In the spirit of the recent post on trading metrics, here are three measures of trading performance that might be helpful for intraday traders:
1) Profit/loss per round-turn contract (for futures) or profit/loss per shares traded (for stocks). This tells you whether the money you were making during the day was consistent with your level of market exposure. To make $10,000 on 2000 contracts traded is a much better performance than making $15,000 on 10,000 contracts traded. Here you're asking yourself: did my extra activity during the day translate into enhanced performance?
2) Profit/loss per unit of market movement. Here you look at the distance the market has traveled during the day (say, the sum of the ranges of the day's 30-minute bars) as the denominator and the profit/loss as the numerator. This tells you how your performance varied as a function of short-term opportunity in the market. Making $10,000 in a narrow, range market is a better performance than making $15,000 in a volatile breakout market.

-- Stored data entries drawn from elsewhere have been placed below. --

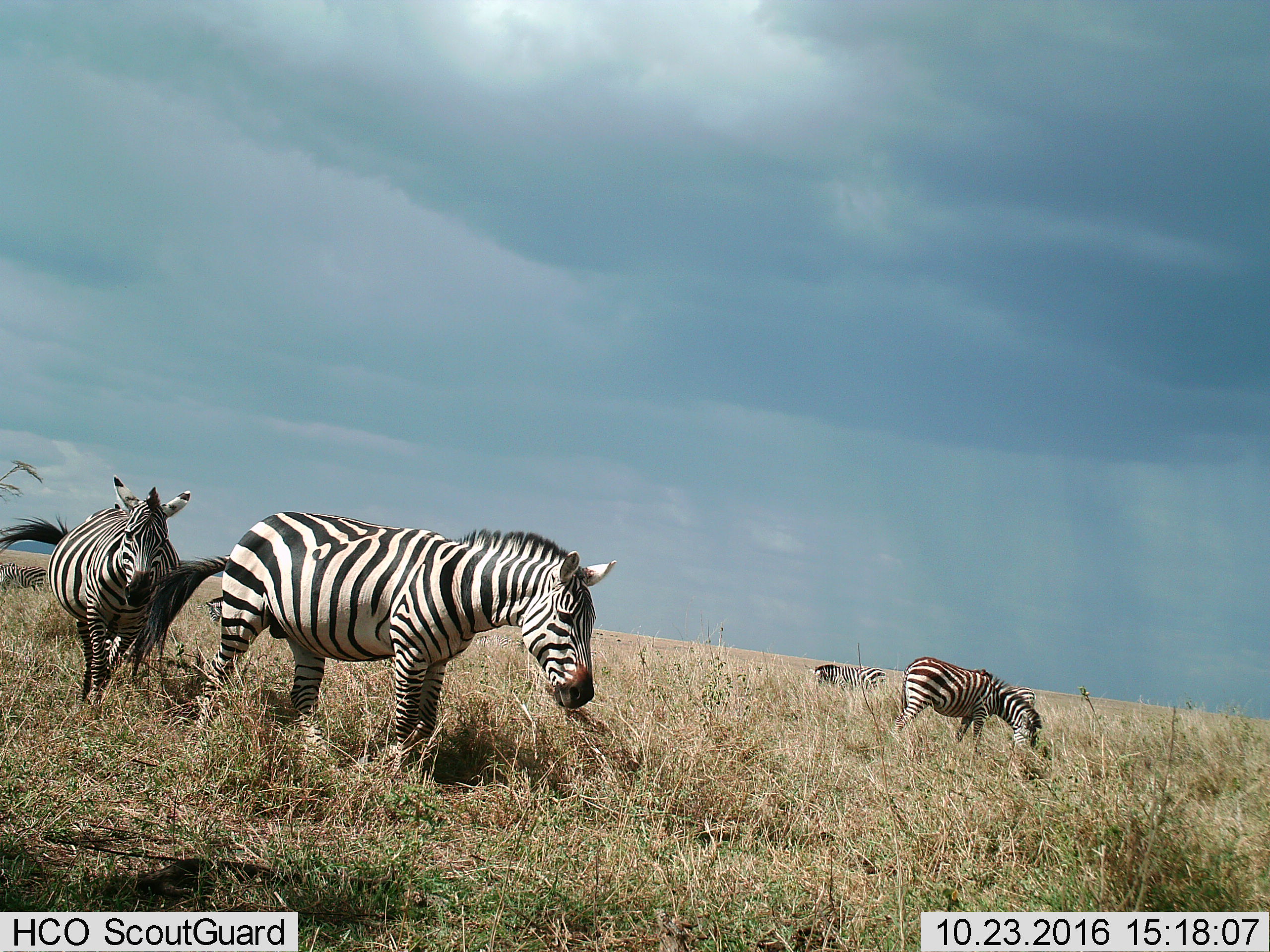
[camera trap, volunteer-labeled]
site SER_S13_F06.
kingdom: Animalia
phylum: Chordata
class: Mammalia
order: Perissodactyla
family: Equidae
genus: Equus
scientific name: Equus quagga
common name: plains zebra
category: zebraplains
Zebraplains (plains zebra) (Equus quagga), count 6. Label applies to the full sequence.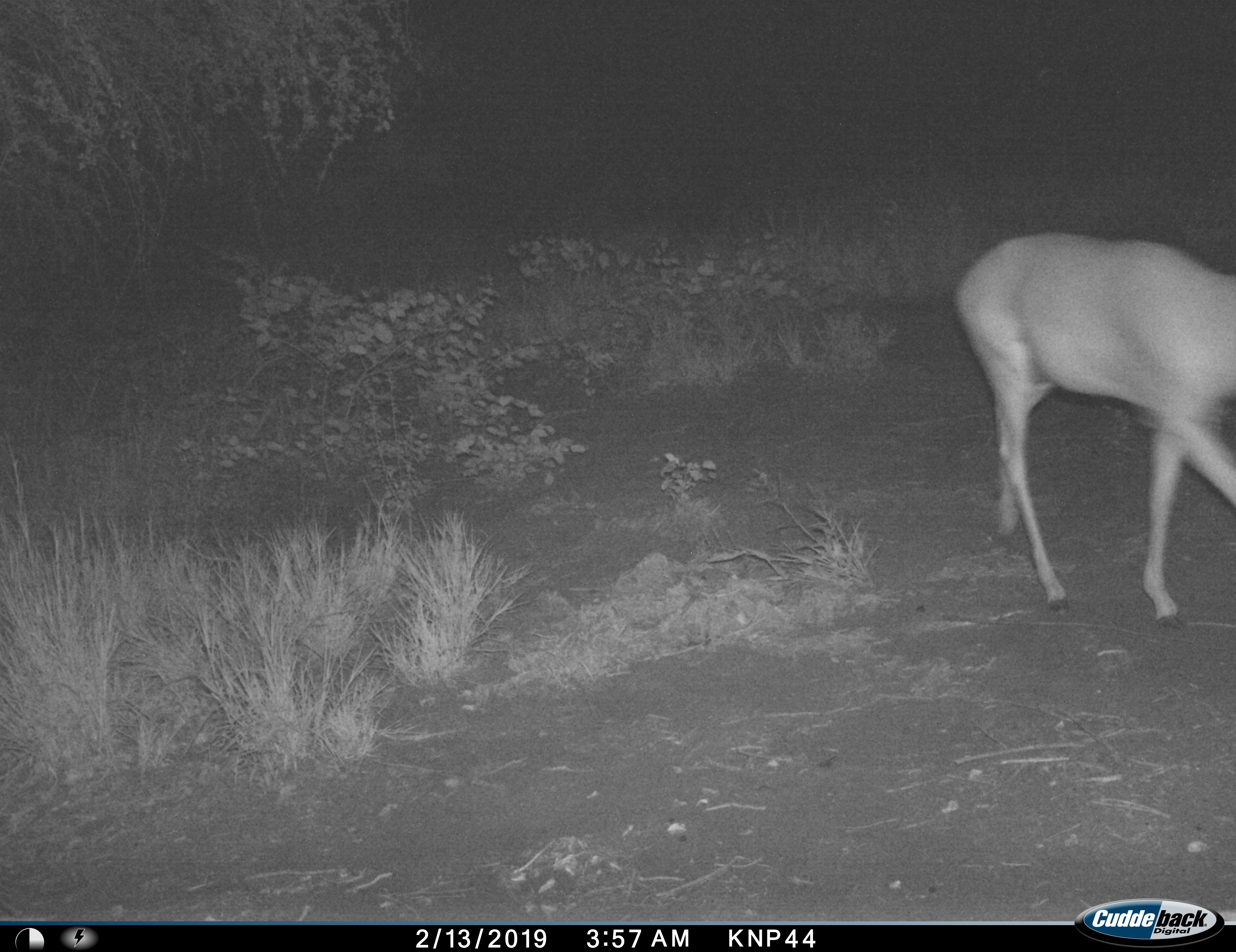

3) Number of shares or contracts traded per unit of market movement. This would provide an objective metric for how aggressively you traded, whether you undertraded opportunity, or overtraded a market with poor opportunity.
As with all metrics, the idea is to see how the ratios look when you're trading well and how they look when you are in drawdown mode. Keeping track of the stats can be extremely helpful in proactively identifying problems in trading before they cost you serious money.